> PASSAGE PROVIDED
Book Review: “Lady in the Lake” — The Complex Tapestry of Urban Decay
By Clea Simon
This fine novel is portrait of Baltimore as a city at war with itself.
Lady in the Lake by Laura Lippman. William Morrow, 352 pages, $18.
When President Trump wanted to take down Representative Elijah E. Cummings (D- MD) last week, he did so by deriding Baltimore, which is in Cummings’ majority-black district, as a “disgusting, rat and rodent infested mess.” In the days since then, the debate has moved onto the prejudice (or lack thereof) behind those tweets, using their veracity (or lack thereof) as evidence. The truth of course, is more complicated than any 140 (or 280) character volley can encapsulate.
To understand the complex tapestry of race and poverty in Baltimore – as in any American city – it helps to look at its roots. Luckily, a Baltimore writer has done just that, with an improbably well-timed release that, while fictional, may do a better job of illuminating the multifaceted Maryland metropolis’s story than either the angry outbursts or the reactions they provoke.
In her new novel, Lady in the Lake, Laura Lippman, a former Baltimore Sun reporter and longtime resident of Charm City, presents her more nuanced take on the city’s urban problems by taking us back to the 1960s, when Baltimore, like so much of America, appeared to be on the cusp of change. Lippman writes crime fiction – mysteries – and her new book centers on the murder of an African-American woman in Baltimore and the white Jewish divorcée who investigates it. Along the way, it portrays a city in transition, when racist Jim Crow laws are still restricting lives, even as a rising African-American middle class begins to assume political power.

> INFORMATION SHOWN
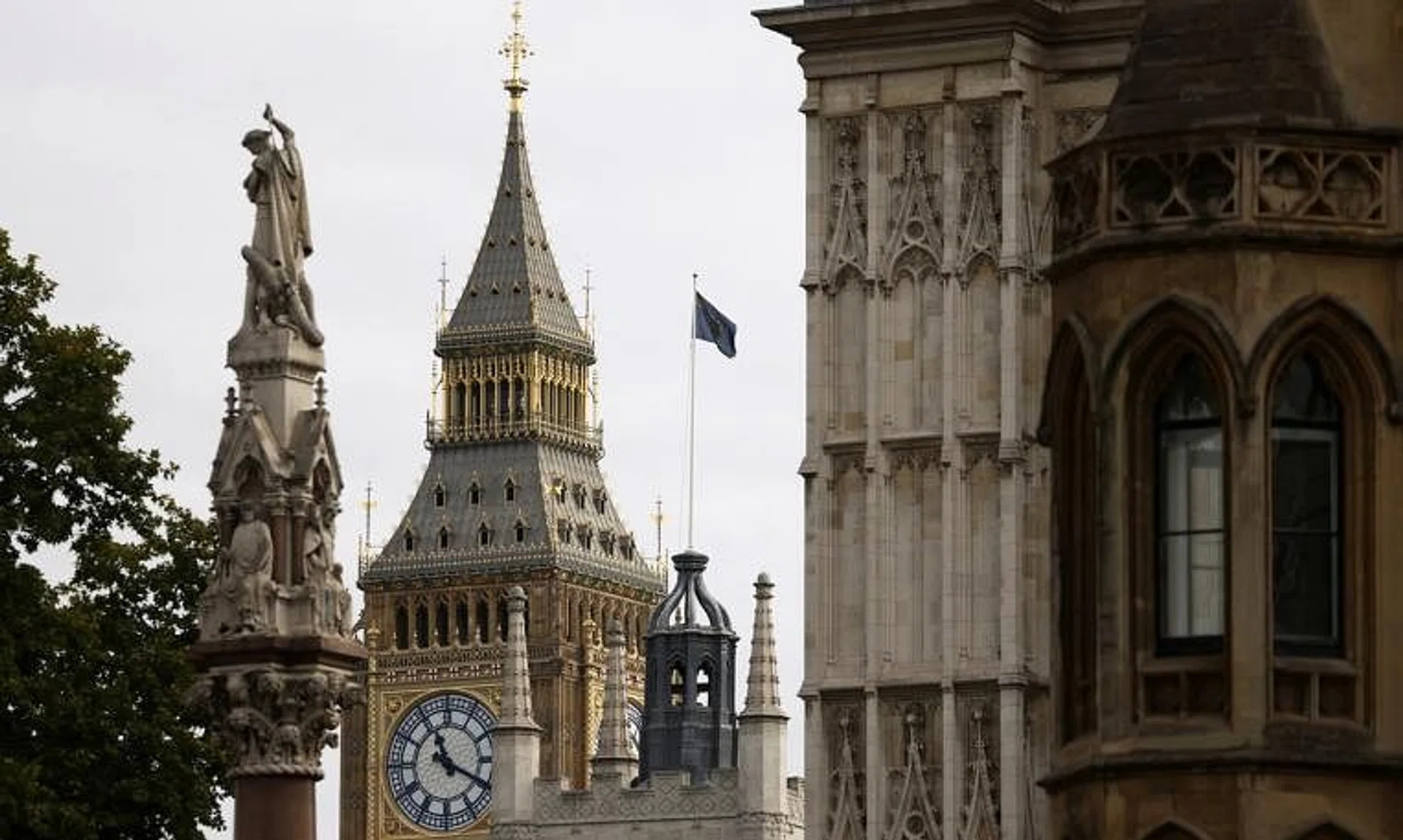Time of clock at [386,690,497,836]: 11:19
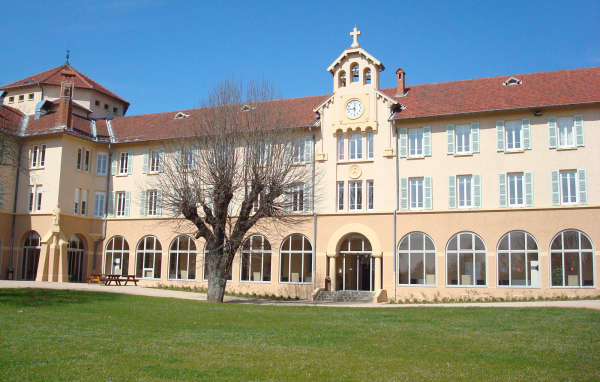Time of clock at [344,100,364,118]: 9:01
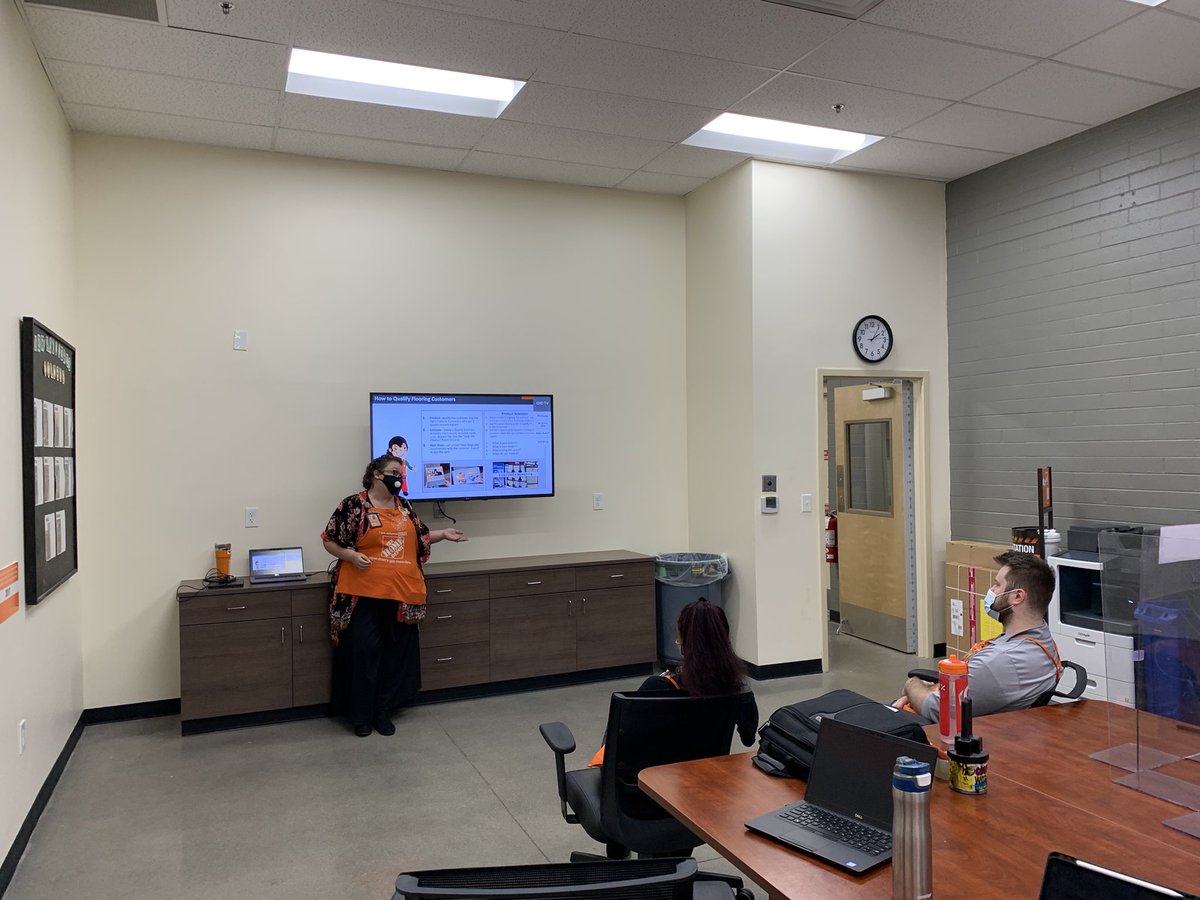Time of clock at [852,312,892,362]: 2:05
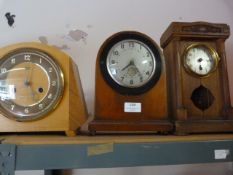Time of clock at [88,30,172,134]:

> CHALLENGES
(a) Can you copy the book review from "When President Trump" to "volley can encapsulate." word for word?
(b) Which people are named in the book review, including its byline?
(c) Can you carry on the review of Lady in the Lake from the point where it stops?
None of the data is needed.

> ANSWERS BELOW
(a)
When President Trump wanted to take down Representative Elijah E. Cummings (D- MD) last week, he did so by deriding Baltimore, which is in Cummings’ majority-black district, as a “disgusting, rat and rodent infested mess.” In the days since then, the debate has moved onto the prejudice (or lack thereof) behind those tweets, using their veracity (or lack thereof) as evidence. The truth of course, is more complicated than any 140 (or 280) character volley can encapsulate.

(b) Clea Simon, President Trump, Elijah E. Cummings, Laura Lippman

(c)
Lippman has said in interviews that the real-life 1969 disappearance of Shirley Parke was one inspiration for her fictional victim, Cleo Sherwood. Little is known about Parker, whose body (like the fictional Cleo’s) was found in a fountain in the city’s Druid Hill Park, hence the “lady in the lake.” That is part of the point. As happened with the real-life victim, the discovery of Cleo is largely ignored. Although fledgling journalist Maddie Schwartz is struggling to build a career, her attempts at selling her editors on a story about the body are stymied. A dead African-American woman is not news in 1966, when the book is set, because black lives do not matter.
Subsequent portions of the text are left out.